Why did the industrial revolution happen in Britain?
Along with this tab I had ones for Accounting for the Great Divergence, Economic history: The roots of growth, and this long titled LSE paper. I am yet to properly wade through these as it’s very far from my area of expertise, but chipping away at it is utterly eye-opening. Rediscovering these tabs is also a relevant companion read alongside Empireland by Sathnam Sanghera.
Myths about autism that we just have to get rid of
A great demystifying collection froma autistic author, speaker, parent, Pete Wharmby. He asks for it to be shared so I finally am. Some wonderful additions in the comments also.

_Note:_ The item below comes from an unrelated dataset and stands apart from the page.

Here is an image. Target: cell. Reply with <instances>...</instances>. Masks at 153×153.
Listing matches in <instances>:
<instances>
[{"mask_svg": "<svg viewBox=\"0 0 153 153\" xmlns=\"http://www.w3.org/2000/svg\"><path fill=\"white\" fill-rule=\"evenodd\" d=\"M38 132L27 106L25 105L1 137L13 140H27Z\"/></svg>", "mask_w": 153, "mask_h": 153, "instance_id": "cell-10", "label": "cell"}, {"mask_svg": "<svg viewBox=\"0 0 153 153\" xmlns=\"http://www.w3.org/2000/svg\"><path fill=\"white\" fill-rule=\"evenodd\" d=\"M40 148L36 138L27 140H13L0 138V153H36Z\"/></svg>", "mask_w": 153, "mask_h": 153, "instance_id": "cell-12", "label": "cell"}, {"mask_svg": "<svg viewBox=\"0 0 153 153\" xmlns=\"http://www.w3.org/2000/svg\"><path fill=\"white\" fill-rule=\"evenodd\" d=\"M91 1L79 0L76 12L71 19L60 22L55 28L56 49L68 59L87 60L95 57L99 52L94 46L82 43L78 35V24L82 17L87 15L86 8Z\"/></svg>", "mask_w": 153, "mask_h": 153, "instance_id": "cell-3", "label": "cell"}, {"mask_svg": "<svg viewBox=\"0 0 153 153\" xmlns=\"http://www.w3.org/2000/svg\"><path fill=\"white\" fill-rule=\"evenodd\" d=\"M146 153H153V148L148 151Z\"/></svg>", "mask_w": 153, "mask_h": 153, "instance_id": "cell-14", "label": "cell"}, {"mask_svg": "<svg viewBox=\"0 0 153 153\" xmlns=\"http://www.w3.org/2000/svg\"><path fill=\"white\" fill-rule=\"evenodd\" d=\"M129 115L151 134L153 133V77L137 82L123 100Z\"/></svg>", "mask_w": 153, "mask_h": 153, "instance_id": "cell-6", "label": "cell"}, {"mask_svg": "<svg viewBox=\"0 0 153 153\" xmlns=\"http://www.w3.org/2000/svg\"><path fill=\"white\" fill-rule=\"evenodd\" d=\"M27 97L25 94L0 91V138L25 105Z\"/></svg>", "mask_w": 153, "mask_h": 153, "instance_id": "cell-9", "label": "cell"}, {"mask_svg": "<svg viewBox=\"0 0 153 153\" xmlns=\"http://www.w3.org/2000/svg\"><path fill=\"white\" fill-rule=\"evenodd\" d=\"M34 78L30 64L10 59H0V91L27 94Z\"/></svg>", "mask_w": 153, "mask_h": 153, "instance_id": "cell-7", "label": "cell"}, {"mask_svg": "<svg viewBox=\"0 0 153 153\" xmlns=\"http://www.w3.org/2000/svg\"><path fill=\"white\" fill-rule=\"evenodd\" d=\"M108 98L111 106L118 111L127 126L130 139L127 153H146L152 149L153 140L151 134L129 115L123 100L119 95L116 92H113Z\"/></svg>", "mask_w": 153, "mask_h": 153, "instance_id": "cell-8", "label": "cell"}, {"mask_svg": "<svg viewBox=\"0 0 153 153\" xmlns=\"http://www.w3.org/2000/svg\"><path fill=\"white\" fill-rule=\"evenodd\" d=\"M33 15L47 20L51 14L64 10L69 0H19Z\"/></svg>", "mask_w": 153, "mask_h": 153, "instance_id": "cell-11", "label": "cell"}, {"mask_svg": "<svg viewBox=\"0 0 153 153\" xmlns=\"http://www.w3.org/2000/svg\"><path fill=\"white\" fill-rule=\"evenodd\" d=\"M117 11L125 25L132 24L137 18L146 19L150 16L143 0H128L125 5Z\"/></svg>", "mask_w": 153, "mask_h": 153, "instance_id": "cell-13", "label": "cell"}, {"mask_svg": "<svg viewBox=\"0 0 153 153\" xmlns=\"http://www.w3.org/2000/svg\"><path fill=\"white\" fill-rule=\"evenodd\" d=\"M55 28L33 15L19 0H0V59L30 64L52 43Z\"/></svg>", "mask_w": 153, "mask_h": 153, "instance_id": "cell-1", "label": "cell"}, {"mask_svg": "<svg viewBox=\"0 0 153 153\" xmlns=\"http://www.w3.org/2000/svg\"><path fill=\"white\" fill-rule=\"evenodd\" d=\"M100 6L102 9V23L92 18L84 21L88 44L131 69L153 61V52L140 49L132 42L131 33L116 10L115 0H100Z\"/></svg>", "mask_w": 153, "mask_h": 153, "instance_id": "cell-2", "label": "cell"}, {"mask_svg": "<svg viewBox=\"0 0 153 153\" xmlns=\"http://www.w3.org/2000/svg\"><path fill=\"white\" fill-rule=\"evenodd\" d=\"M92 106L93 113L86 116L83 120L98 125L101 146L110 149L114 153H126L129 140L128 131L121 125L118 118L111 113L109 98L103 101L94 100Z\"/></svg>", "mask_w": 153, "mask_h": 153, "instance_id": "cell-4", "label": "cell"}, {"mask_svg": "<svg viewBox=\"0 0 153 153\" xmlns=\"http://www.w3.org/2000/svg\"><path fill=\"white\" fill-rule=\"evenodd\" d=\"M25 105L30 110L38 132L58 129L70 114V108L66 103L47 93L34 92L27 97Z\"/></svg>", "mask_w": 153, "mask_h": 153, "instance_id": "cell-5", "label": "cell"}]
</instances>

A machine to help you doodle
I adore people that have little ideas like this and actually go through to build and share them. Try the tool here if you’re not going to click through and read the creators post. I could spend hours tinkering with this. Might even add a browser bookmark in preparation for future meetings.
Bodging isn’t a bad word
As someone that loves wooden furniture and working with wood, I was amazed when a friend called me a bodger, and went on to explain it wasn’t a bad thing. Look at this lovely work. Not all to my tastes if they were mass-produced, but knowing how they’re made with such care and craft, I would love one of these. A little more history of the practice. And if you’re interested, there’s even a Bodgers Association!

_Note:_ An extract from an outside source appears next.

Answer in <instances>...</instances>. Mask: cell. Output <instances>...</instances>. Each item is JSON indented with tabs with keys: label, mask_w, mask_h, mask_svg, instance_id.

100 ways to slightly improve your life without really trying
I usually avoid listicles like I do headlines with question marks, but this one caught me for its quality and simplicity. Ones like ‘plant spring bulbs, even if they’re just in a pot’ and ‘thank a teacher who changed your life’ are just so tiny and simple, yet undeniably effective in lifting spirits.
In this socially conscious Monopoly’ game, race and privilege are currency
This idea rekindled an old desire of mine to make a White Privilege Monopoly expansion pack, as while I love this idea of a standalone game, I fear it’ll be missed and too easily ignored by the people that could do with learning from it the most. Buy the 50th Anniversary version.